━━━━━ Source material

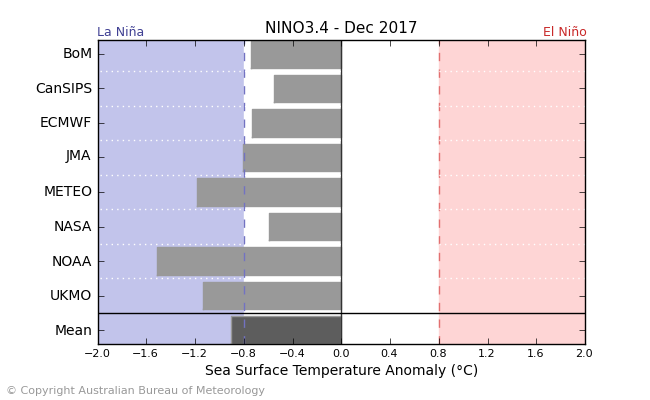 Nino 3.4 2 month outlook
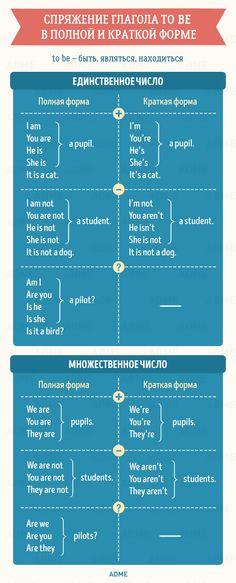 Иногда нужно иметь перед глазами несколько основных правил, чтобы совершенствовать свое умение разговаривать на английском. Этот прием хорошо действует, и через некоторое время уже можно заметить положительные результаты.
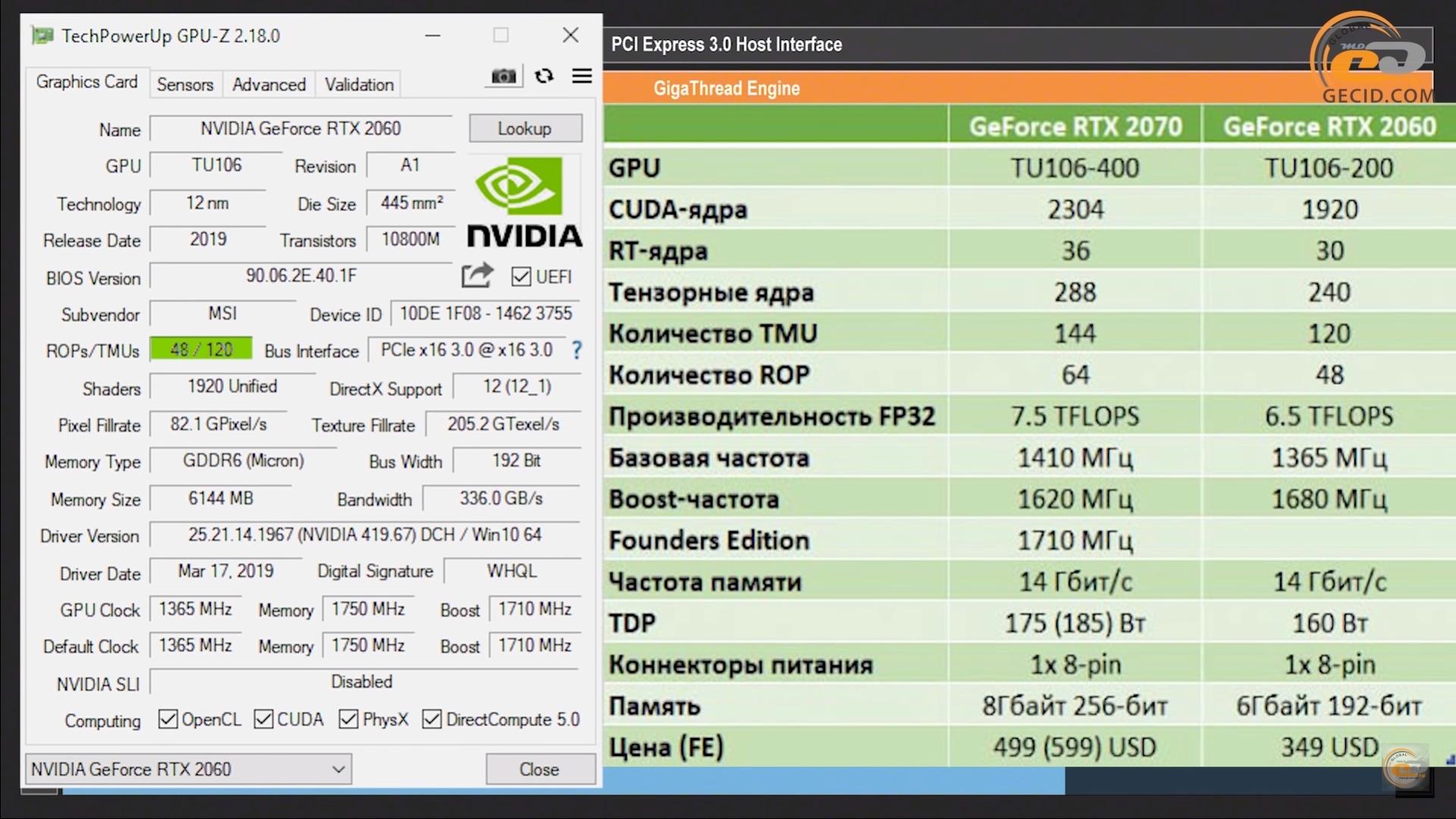 Сравнение GeForce RTX 2060 с RTX 2070, GTX 1070 Ti и RX Vega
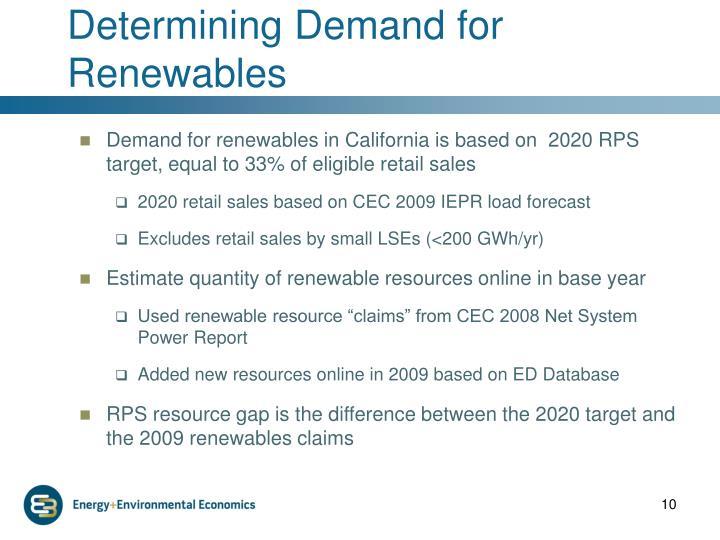Determining Demand for Renewables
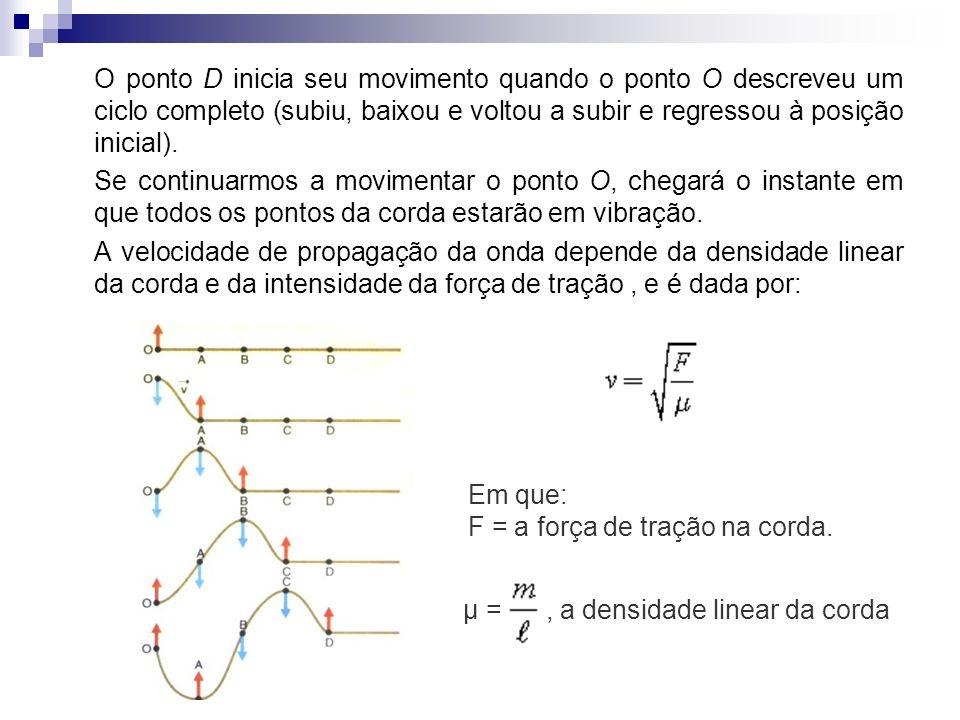 O ponto D inicia seu movimento quando o ponto O descreveu um ciclo completo (subiu, baixou e voltou a subir e regressou à posição inicial). Se continu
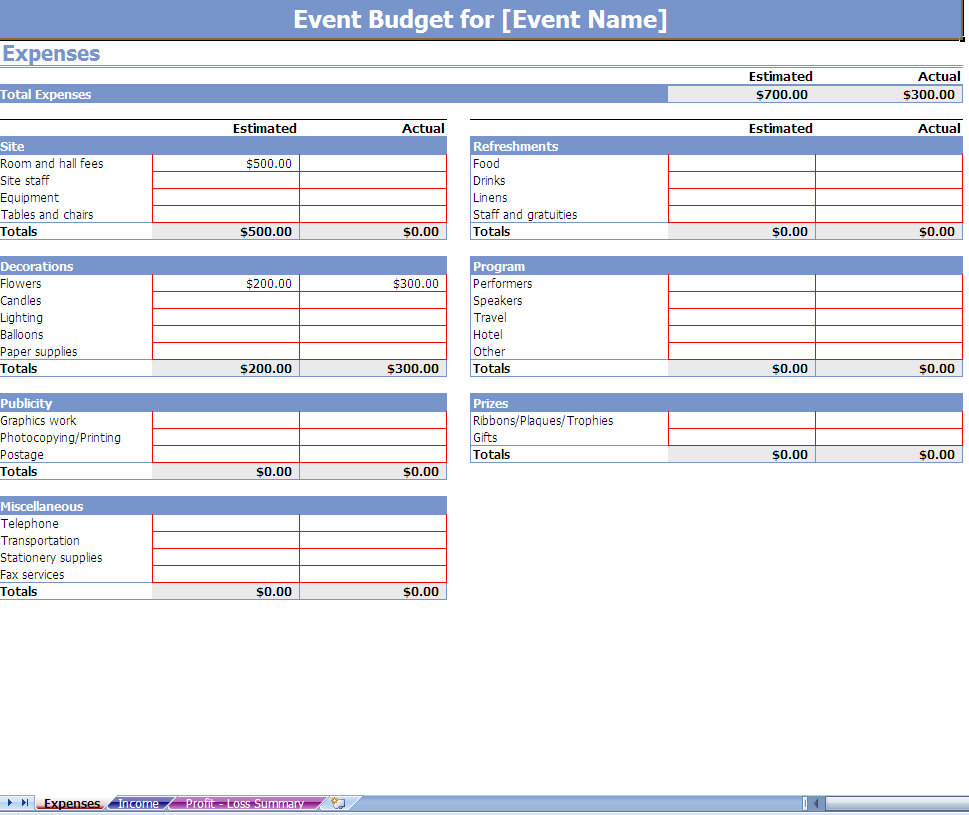 Event Budget Spreadsheet Event Budgeting Event Budgets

━━━━━━━━━━

◆ **Work instruction**: From the line containing "Сравнение GeForce RTX" through the last line of the data above, write out every line word for word, and nothing else. Do not include the pictures.

◆ **Written answer**:
 Сравнение GeForce RTX 2060 с RTX 2070, GTX 1070 Ti и RX Vega
Determining Demand for Renewables
 O ponto D inicia seu movimento quando o ponto O descreveu um ciclo completo (subiu, baixou e voltou a subir e regressou à posição inicial). Se continu
 Event Budget Spreadsheet Event Budgeting Event Budgets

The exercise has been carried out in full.